6.29.2008

Feelin' kinda lost tonight, folks. Outside, far away from where I want to be. Half the world, in fact. I dream of running under the desert sun, under fire, not knowing what will happen next or if I will be alive to see it. It's the very edge of everything, chaos, terror, horror, and I really want to go and see it for myself. To take pictures and send them back to people in their calm normal existences, and maybe someone will wake up.

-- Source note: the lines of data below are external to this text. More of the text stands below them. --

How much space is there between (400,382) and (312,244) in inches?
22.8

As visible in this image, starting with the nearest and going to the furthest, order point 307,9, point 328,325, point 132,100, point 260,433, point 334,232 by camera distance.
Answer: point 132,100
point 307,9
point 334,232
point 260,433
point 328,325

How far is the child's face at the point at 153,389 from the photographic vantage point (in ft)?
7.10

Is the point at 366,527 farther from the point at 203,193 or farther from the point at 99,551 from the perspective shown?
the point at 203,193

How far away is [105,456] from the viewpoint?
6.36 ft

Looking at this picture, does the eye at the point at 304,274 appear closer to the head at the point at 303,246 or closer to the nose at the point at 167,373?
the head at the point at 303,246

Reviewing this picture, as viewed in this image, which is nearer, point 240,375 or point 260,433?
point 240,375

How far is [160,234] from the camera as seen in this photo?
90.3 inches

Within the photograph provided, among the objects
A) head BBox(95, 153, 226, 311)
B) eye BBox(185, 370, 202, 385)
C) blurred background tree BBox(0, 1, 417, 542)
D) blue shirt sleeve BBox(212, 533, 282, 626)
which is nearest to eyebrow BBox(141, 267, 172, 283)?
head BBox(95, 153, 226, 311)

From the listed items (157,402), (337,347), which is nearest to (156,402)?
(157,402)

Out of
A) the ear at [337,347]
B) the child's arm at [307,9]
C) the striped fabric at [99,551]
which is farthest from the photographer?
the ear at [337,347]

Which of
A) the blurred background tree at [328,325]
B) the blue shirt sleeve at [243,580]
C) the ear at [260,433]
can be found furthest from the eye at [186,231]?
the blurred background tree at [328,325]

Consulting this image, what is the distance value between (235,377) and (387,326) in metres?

The crazy thing is, I can do that. Six months, I'll have the money to go anywhere in the world long enough to make contacts and pictures and sell them and really start a career. It's wild and it's crazy and I'm going to do it.

The weird thing, why I'm lost: I'm not where I want to be, but I don't mind where I am. I have a good job, good money, lots of friends. The climate here sucks, and the scenery is mostly the clouds, but it isn't a bad place. I could hang around here and make a decent life, find some little thing with enough curves and brain cells to keep us entertained, make this job into a career with some law school, and have a good, happy time.

I could do that, a nice stable life. Fuck that though. Why be normal when I can live a dream? Why do average when I can do whatever I want? Hotter women, more languages, more danger, more life. Feel every breath, see every person, love them all. Keep shooting and keep shooting until my light goes out.

OK, not lost any more. Time to sleep.